There are multiple variants of the Japanese Shift JIS encoding. Using the appropriate variant helps prevent unintended character corruption.
CotEditor distinguishes among the following four Shift JIS–based encodings.
| Encoding name | IANA charset name | Description |
|---|---|---|
| Japanese (Shift JIS) | shift_jis | The most basic Shift JIS supporting JIS level 1 and 2 kanji characters. |
| Japanese (Shift JIS X0213) | Shift_JIS | Support JIS X0213 character set, which includes JIS level 1 through 4 kanji characters. |
| Japanese (Mac OS) | (x-mac-japanese) | Based on Shift JIS, with extended support for such as Mac-dependent characters.
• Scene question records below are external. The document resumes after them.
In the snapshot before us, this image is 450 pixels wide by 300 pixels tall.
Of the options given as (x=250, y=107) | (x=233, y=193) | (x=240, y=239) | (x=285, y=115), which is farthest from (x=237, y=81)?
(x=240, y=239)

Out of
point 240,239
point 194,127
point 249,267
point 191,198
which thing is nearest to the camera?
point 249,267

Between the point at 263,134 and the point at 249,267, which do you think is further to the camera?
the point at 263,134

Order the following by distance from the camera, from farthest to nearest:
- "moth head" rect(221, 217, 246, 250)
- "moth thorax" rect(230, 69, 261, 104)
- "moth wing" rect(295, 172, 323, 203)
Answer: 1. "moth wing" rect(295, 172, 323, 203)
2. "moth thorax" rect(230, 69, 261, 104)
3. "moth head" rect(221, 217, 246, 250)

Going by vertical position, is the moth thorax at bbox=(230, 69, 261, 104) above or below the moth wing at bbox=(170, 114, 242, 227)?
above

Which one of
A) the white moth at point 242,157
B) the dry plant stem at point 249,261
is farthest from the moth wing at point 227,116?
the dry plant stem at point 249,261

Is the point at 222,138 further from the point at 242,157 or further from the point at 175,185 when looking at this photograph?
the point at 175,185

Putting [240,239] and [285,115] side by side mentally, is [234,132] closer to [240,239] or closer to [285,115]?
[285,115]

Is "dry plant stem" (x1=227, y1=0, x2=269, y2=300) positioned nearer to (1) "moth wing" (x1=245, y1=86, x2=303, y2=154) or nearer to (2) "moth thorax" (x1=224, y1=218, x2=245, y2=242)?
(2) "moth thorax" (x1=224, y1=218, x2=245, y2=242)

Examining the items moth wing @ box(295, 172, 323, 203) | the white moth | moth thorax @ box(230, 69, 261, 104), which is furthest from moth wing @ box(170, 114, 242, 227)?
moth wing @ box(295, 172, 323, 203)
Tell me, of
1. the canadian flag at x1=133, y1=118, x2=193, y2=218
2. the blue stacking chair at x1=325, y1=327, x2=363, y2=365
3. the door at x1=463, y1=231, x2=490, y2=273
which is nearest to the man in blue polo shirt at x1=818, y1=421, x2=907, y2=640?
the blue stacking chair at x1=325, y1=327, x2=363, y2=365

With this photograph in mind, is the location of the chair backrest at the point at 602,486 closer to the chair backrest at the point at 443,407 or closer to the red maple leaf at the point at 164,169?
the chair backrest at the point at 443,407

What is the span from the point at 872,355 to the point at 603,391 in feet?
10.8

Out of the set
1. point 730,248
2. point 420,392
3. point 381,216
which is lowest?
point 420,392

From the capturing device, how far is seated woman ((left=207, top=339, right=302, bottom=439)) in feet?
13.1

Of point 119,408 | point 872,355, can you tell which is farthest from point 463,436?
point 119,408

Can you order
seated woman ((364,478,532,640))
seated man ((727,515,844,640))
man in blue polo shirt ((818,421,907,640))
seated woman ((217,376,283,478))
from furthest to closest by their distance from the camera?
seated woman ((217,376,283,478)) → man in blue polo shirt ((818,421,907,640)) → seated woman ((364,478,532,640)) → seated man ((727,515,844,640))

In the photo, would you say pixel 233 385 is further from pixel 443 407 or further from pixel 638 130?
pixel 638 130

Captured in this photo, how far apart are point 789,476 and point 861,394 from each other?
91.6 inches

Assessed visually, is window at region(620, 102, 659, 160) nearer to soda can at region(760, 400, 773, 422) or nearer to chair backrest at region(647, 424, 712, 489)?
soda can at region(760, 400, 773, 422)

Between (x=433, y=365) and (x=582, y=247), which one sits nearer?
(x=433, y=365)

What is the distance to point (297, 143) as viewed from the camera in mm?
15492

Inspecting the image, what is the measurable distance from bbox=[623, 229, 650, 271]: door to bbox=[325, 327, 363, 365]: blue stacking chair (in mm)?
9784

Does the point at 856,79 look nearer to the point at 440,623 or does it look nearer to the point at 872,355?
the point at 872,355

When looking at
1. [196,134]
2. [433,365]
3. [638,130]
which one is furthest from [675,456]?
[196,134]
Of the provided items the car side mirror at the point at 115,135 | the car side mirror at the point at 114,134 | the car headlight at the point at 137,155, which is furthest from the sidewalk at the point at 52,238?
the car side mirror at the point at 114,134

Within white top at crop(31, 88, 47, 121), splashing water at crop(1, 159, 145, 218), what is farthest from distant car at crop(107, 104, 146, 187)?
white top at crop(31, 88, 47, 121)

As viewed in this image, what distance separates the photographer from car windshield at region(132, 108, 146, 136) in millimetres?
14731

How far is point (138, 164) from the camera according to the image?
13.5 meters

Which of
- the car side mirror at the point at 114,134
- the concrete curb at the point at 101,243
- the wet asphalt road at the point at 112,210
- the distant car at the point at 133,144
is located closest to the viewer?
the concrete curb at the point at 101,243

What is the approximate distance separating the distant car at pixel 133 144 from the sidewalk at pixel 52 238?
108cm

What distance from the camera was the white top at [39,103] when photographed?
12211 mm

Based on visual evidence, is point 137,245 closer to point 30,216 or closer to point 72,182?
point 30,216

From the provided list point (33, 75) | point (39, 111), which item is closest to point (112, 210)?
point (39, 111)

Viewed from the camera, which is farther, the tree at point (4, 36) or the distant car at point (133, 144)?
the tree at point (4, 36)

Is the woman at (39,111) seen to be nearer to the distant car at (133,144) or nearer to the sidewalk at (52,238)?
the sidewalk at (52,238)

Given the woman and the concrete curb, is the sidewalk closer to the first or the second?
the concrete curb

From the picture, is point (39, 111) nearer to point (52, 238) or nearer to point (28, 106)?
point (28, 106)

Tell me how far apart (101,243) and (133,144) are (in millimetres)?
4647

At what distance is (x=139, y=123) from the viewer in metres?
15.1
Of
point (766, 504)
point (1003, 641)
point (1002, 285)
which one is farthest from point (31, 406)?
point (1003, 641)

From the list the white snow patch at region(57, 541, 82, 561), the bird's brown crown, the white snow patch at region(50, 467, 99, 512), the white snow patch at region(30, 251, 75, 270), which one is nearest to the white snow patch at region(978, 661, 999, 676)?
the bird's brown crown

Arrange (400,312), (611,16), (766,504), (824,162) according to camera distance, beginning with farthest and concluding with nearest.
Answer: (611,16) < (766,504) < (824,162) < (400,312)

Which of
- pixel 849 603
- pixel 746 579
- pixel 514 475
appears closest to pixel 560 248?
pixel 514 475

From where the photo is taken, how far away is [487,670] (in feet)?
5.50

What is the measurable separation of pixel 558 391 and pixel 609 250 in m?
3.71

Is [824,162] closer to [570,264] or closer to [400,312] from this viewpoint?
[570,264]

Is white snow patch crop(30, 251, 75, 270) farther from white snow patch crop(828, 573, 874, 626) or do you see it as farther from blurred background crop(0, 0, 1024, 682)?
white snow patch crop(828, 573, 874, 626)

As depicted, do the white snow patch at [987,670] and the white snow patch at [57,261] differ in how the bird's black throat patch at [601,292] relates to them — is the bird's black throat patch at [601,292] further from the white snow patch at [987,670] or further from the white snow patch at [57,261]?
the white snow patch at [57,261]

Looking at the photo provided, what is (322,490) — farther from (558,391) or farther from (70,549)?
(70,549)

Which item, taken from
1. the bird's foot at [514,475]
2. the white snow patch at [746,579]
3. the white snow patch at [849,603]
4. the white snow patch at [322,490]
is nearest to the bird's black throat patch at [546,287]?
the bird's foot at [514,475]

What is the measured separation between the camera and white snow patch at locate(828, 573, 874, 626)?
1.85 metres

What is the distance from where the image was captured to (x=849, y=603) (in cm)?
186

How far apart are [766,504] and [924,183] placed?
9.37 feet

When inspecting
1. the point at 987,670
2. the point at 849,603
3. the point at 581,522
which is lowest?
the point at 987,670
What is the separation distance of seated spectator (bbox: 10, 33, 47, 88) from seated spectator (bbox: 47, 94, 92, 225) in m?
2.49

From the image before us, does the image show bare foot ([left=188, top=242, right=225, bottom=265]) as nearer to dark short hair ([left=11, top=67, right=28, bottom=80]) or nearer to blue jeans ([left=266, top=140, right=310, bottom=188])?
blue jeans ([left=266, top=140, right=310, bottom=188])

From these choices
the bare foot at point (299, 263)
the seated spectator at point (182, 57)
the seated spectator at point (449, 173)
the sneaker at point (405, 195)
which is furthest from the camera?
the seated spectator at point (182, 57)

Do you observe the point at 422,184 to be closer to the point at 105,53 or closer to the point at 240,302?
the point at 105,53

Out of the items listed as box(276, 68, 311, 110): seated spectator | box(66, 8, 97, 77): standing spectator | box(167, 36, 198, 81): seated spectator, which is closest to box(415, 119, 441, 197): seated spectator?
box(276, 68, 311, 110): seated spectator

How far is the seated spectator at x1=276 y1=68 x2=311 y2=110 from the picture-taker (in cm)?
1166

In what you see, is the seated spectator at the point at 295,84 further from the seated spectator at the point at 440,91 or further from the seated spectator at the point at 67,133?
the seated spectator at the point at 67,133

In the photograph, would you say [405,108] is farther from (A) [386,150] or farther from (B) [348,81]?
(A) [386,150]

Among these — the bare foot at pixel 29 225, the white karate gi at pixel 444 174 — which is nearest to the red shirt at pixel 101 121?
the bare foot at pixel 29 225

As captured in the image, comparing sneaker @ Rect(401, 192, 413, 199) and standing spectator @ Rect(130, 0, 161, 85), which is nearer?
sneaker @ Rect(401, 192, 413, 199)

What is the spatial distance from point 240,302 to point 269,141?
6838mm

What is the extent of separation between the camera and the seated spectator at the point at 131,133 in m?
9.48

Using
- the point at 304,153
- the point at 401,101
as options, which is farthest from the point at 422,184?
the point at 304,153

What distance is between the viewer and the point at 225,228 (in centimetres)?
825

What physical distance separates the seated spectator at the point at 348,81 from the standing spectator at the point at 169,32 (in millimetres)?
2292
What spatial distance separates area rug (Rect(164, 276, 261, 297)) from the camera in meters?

Being used in Mac OS 9 and earlier. |
| Japanese (Windows, DOS) | cp932 | Based on Shift JIS, with extended support for such as Windows-dependent characters. |
These encoding names follow the terminology used in standard macOS. Although “Japanese (Mac OS)” and “Japanese (Windows, DOS)” don’t include the term Shift JIS in their names, both are extended versions of Shift JIS.
The appropriate encoding varies depending on the situation, but in general “Japanese (Shift JIS)” is the safest choice.
Even within the same Shift JIS family, some characters are treated differently, as shown in the table below:
| Halfwidth Yen sign (¥) | Halfwidth backslash (\) | Halfwidth tilde (~) | |
|---|---|---|---|
| Shift JIS | Available | Replaced with fullwidth backslash (\) | Replaced with question mark (?) |
| Shift JIS X0213 | Available | Replaced with fullwidth backslash (\) | Replaced with fullwidth tilde (〜) |
| Mac OS | Available | Available | Available |
| Windows, DOS | Replaced with backslash (\) | Available | Available |
When using these characters in a document, be aware of differences among text encodings.
To check whether any incompatible characters are included in the document, see Find characters incompatible with the document encoding.